Dataset entries:
⁂
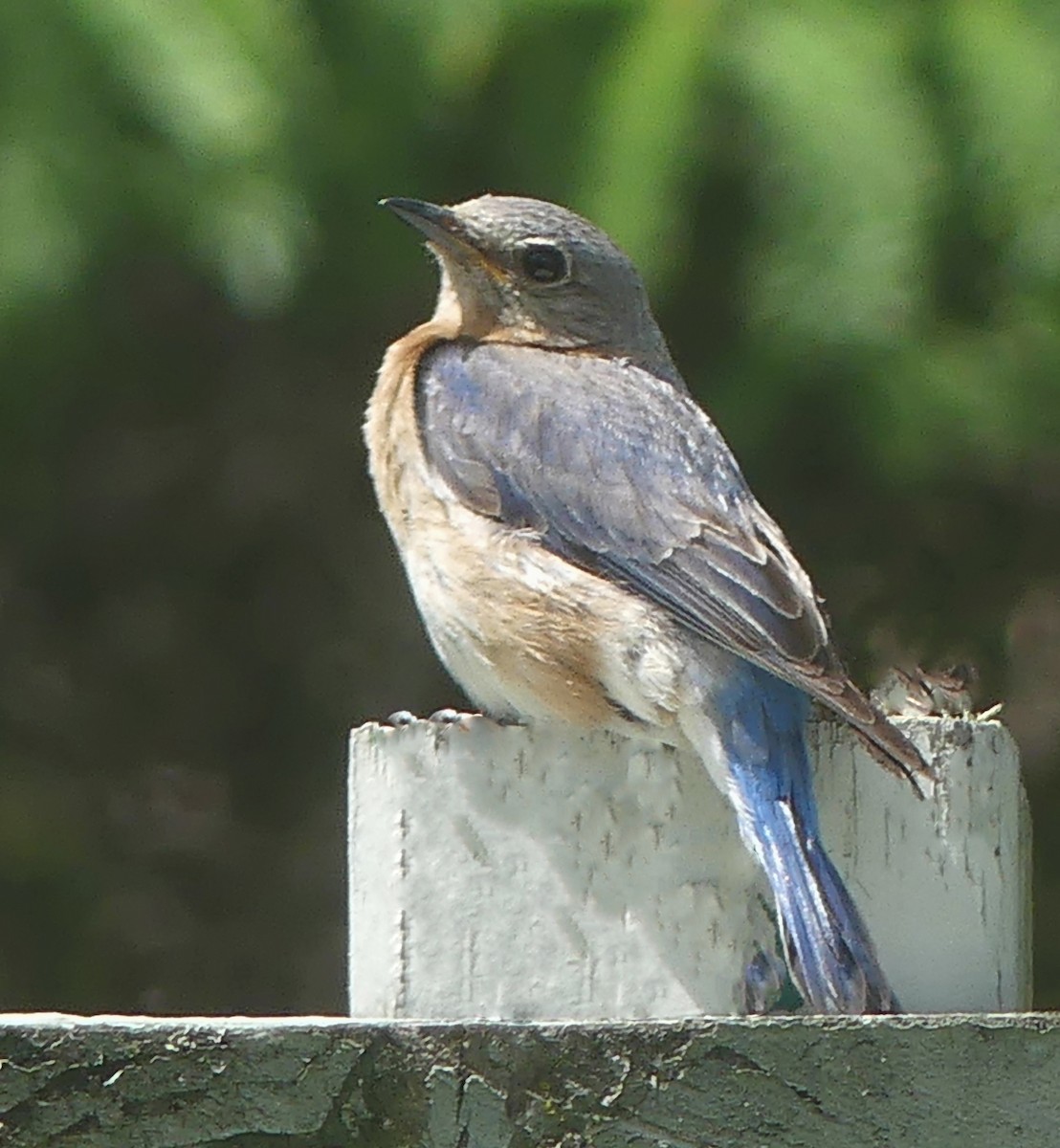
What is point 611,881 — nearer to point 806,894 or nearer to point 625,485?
point 806,894

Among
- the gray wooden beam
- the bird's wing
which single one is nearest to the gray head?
the bird's wing

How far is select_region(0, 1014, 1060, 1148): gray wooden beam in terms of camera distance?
2146 mm

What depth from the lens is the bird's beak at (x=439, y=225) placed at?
4727mm

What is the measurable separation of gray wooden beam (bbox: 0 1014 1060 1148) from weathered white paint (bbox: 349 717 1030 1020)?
1.42ft

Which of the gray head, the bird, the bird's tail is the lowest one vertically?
the bird's tail

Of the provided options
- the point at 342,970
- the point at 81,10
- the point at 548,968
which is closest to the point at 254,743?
the point at 342,970

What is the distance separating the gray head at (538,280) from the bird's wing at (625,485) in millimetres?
126

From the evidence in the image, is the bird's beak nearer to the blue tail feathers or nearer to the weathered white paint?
the blue tail feathers

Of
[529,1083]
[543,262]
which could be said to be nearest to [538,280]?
[543,262]

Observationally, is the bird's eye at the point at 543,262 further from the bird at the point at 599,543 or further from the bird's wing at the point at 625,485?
the bird's wing at the point at 625,485

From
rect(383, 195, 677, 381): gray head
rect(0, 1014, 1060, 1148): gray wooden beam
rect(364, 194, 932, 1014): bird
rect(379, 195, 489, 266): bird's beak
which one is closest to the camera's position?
rect(0, 1014, 1060, 1148): gray wooden beam

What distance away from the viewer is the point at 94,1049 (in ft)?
7.06

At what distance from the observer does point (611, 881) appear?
2.67 metres

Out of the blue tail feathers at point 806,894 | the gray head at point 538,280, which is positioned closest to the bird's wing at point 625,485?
the gray head at point 538,280
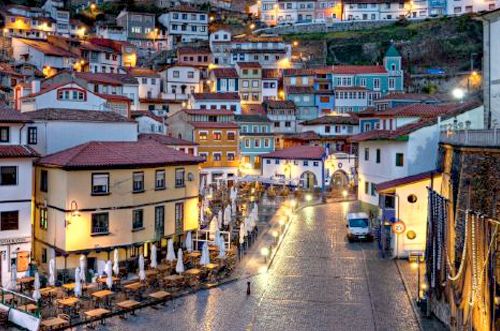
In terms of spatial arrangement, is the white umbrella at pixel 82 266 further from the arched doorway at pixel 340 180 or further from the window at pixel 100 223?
the arched doorway at pixel 340 180

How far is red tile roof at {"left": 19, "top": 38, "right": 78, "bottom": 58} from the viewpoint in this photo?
85562 millimetres

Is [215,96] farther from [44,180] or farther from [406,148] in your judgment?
[44,180]

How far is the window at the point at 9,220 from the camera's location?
29.7 meters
⁂
DIRECTION
Put the records from the line with "Out of the blue" through the end of the records into a two-column CSV with the headers entry_text and answer, one row per record, with each value in a single quoted field and line breaks replaced by spaces. Leave the pictures out.

WRITTEN RESPONSE
entry_text,answer
"Out of the blue tail feathers at point 806,894 | the gray head at point 538,280, which is positioned closest to the bird's wing at point 625,485?","the gray head at point 538,280"
"In terms of spatial arrangement, is the white umbrella at pixel 82 266 further from the arched doorway at pixel 340 180 or further from the window at pixel 100 223?","the arched doorway at pixel 340 180"
"How far is red tile roof at {""left"": 19, ""top"": 38, ""right"": 78, ""bottom"": 58} from the viewpoint in this photo?","85562 millimetres"
"Is [215,96] farther from [44,180] or farther from [406,148] in your judgment?","[44,180]"
"How far is the window at the point at 9,220 from the camera's location?","29.7 meters"